### The problem
Reproduce the listing below verbatim, omitting the pictures.

### Excerpts from a spatial dataset
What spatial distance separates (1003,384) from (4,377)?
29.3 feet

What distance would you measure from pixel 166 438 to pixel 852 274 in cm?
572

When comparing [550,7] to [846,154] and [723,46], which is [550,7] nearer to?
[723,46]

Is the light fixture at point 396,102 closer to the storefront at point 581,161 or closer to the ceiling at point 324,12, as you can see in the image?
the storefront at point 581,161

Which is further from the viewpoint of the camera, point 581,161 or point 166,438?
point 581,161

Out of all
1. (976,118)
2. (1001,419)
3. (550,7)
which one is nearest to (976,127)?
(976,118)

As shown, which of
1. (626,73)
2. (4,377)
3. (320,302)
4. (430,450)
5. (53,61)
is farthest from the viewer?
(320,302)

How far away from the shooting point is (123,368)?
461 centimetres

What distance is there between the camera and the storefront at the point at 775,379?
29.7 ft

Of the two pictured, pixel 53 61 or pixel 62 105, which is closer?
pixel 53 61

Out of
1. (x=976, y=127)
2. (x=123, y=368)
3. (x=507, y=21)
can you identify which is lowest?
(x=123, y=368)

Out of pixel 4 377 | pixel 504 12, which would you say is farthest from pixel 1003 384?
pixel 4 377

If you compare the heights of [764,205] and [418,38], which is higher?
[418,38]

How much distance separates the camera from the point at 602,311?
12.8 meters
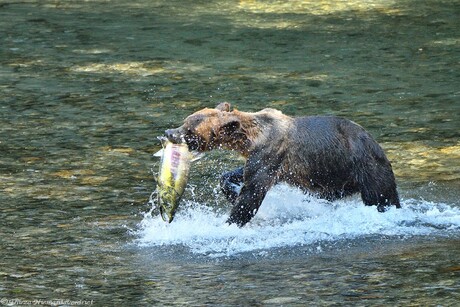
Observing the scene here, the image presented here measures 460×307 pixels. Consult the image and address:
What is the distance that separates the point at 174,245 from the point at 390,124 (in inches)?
157

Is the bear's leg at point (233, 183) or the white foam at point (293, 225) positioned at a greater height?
the bear's leg at point (233, 183)

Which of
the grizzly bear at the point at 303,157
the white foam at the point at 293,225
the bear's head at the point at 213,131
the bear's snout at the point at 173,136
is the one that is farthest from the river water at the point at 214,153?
the bear's snout at the point at 173,136

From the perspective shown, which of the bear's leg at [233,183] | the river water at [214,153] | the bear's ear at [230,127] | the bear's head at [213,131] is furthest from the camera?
the bear's leg at [233,183]

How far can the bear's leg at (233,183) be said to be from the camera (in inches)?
325

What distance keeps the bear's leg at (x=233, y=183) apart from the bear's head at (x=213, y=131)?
0.29 metres

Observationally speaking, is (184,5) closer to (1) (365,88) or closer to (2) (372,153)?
(1) (365,88)

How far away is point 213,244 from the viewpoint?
25.3ft

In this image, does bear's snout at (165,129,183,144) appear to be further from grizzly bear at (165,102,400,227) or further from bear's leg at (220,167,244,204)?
bear's leg at (220,167,244,204)

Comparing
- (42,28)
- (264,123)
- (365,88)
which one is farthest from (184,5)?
(264,123)

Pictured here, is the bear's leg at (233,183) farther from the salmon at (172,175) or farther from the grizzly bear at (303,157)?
the salmon at (172,175)

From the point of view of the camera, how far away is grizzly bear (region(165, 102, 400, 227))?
7891 mm

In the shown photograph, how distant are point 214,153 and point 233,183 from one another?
2112mm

### Reply
What spatial distance separates (1003,384) from (4,377)?
29.3 feet

What distance would you measure from pixel 166 438 to pixel 852 274 in cm?
572

When comparing [550,7] to [846,154] and [723,46], which is [550,7] nearer to?
[723,46]

Is the light fixture at point 396,102 closer to the storefront at point 581,161 or closer to the ceiling at point 324,12, as you can see in the image?
the storefront at point 581,161

Which is further from the viewpoint of the camera, point 581,161 or point 166,438?
point 581,161

Out of all
1. (976,118)
2. (1001,419)
3. (550,7)
which one is nearest to (976,127)?
(976,118)

As shown, which of
1. (626,73)
2. (4,377)
3. (320,302)
4. (430,450)
5. (53,61)
is farthest from the viewer?
(320,302)

How far away from the shooting point is (123,368)?
461 centimetres

What distance is there between the camera and the storefront at the point at 775,379?
29.7 ft

Of the two pictured, pixel 53 61 or pixel 62 105, which is closer?
pixel 53 61

Out of
1. (x=976, y=127)
2. (x=123, y=368)
3. (x=507, y=21)
can you identify which is lowest?
(x=123, y=368)

Out of pixel 4 377 | pixel 504 12, which would you say is farthest from pixel 1003 384?
pixel 4 377

If you compare the heights of [764,205] and [418,38], which is higher?
[418,38]

How much distance separates the camera from the point at 602,311?
12.8 meters
Observing the scene here, the image presented here measures 460×307 pixels. Consult the image and address:
What is the distance that separates the point at 174,245 from the point at 390,124 (in inches)?
157

Is the bear's leg at point (233, 183) or the white foam at point (293, 225) positioned at a greater height?
the bear's leg at point (233, 183)

Which of
the grizzly bear at the point at 303,157
the white foam at the point at 293,225
the bear's head at the point at 213,131
the bear's snout at the point at 173,136
is the one that is farthest from the river water at the point at 214,153?
the bear's snout at the point at 173,136

From the perspective shown, which of the bear's leg at [233,183] | the river water at [214,153] | the bear's ear at [230,127] | the bear's head at [213,131] is furthest from the camera?
the bear's leg at [233,183]

How far can the bear's leg at (233,183) be said to be from the camera (in inches)?
325

What distance keeps the bear's leg at (x=233, y=183) apart from the bear's head at (x=213, y=131)?
0.29 metres

Observationally speaking, is (184,5) closer to (1) (365,88) or closer to (2) (372,153)?
(1) (365,88)

How far away is point 213,244 from the viewpoint?
25.3ft

In this image, does bear's snout at (165,129,183,144) appear to be further from grizzly bear at (165,102,400,227) or further from bear's leg at (220,167,244,204)?
bear's leg at (220,167,244,204)

Comparing
- (42,28)
- (264,123)
- (365,88)
which one is farthest from (184,5)?
(264,123)

Pictured here, is the bear's leg at (233,183) farther from the salmon at (172,175) or farther from the grizzly bear at (303,157)?
the salmon at (172,175)

From the point of view of the camera, how far away is grizzly bear (region(165, 102, 400, 227))?
7891 mm

In the shown photograph, how distant are point 214,153 and point 233,183 from one another?
2112mm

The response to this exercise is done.